The β-richness of two detritivore caddisflies affects fine organic matter export.

We used stream networks as a model system to test whether the ecosystem function, upstream production, and export of fine organic particles, an important subsidy to downstream habitats, would vary between two stream networks with identical detritivore species but different spatial distributions (i.e. high or low β-richness). Our experiment employed artificial stream networks with two simulated tributaries. We used two species of detritivorous caddisflies, Lepidostoma sp. and Pycnopsyche guttifer, in either sympatry (low β-richness) or allopatry (high β-richness) in the tributaries of each network. The tributaries were given either senesced or green speckled alder (Alnus incana rugosa).
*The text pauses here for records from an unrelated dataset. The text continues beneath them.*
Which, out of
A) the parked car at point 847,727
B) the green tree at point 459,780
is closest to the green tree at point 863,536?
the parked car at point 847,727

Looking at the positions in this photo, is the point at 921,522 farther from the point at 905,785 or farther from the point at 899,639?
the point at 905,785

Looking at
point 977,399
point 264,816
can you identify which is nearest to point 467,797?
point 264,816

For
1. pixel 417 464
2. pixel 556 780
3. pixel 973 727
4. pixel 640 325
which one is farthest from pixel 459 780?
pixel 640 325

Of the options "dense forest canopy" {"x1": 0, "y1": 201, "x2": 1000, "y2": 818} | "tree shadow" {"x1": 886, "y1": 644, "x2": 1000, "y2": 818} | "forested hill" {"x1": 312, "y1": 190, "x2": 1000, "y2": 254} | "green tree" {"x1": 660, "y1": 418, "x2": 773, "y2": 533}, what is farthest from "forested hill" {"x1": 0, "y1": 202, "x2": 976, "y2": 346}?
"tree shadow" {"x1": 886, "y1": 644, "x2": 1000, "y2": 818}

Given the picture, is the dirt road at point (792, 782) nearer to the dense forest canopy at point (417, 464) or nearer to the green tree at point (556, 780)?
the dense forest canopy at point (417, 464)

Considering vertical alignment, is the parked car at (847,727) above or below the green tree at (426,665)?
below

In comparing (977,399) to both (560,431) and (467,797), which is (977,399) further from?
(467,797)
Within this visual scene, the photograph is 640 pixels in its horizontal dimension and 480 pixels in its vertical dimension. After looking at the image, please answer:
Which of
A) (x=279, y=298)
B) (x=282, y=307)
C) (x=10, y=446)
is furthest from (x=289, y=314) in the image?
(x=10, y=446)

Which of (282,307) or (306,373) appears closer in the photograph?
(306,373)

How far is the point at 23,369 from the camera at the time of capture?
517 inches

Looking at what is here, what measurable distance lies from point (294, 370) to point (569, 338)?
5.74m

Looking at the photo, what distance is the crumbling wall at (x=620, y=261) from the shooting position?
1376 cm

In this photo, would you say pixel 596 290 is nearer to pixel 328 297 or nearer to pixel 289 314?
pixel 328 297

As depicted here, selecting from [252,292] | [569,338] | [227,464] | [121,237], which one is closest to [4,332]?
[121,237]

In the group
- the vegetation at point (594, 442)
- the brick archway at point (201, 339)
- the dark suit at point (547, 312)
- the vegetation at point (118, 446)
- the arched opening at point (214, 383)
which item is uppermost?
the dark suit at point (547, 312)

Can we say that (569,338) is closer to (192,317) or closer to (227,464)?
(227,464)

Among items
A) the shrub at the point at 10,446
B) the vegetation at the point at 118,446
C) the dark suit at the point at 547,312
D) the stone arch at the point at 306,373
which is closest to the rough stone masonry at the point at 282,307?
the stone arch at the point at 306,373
In the networks with senesced leaves, particle export was more than twice as great when the detritivores were in allopatry whereas interference competition in sympatry reduced particle export. In the networks with green leaves, particle export did not significantly vary between the allopatric and sympatric distributions because the interference competition was reduced and the two species had similar feeding rates on green leaves. Humans are altering β-richness by homogenizing or differentiating flora and fauna across habitats; however, little is known about how altering this type of biodiversity will affect ecosystem functions. Our experimental manipulation is a simple version of a change in the β-richness of the detritivores in a more complex stream network in nature. These results may indicate that shifts in species distributions across sites may significantly affect ecosystem functions, even when no species are lost from a watershed.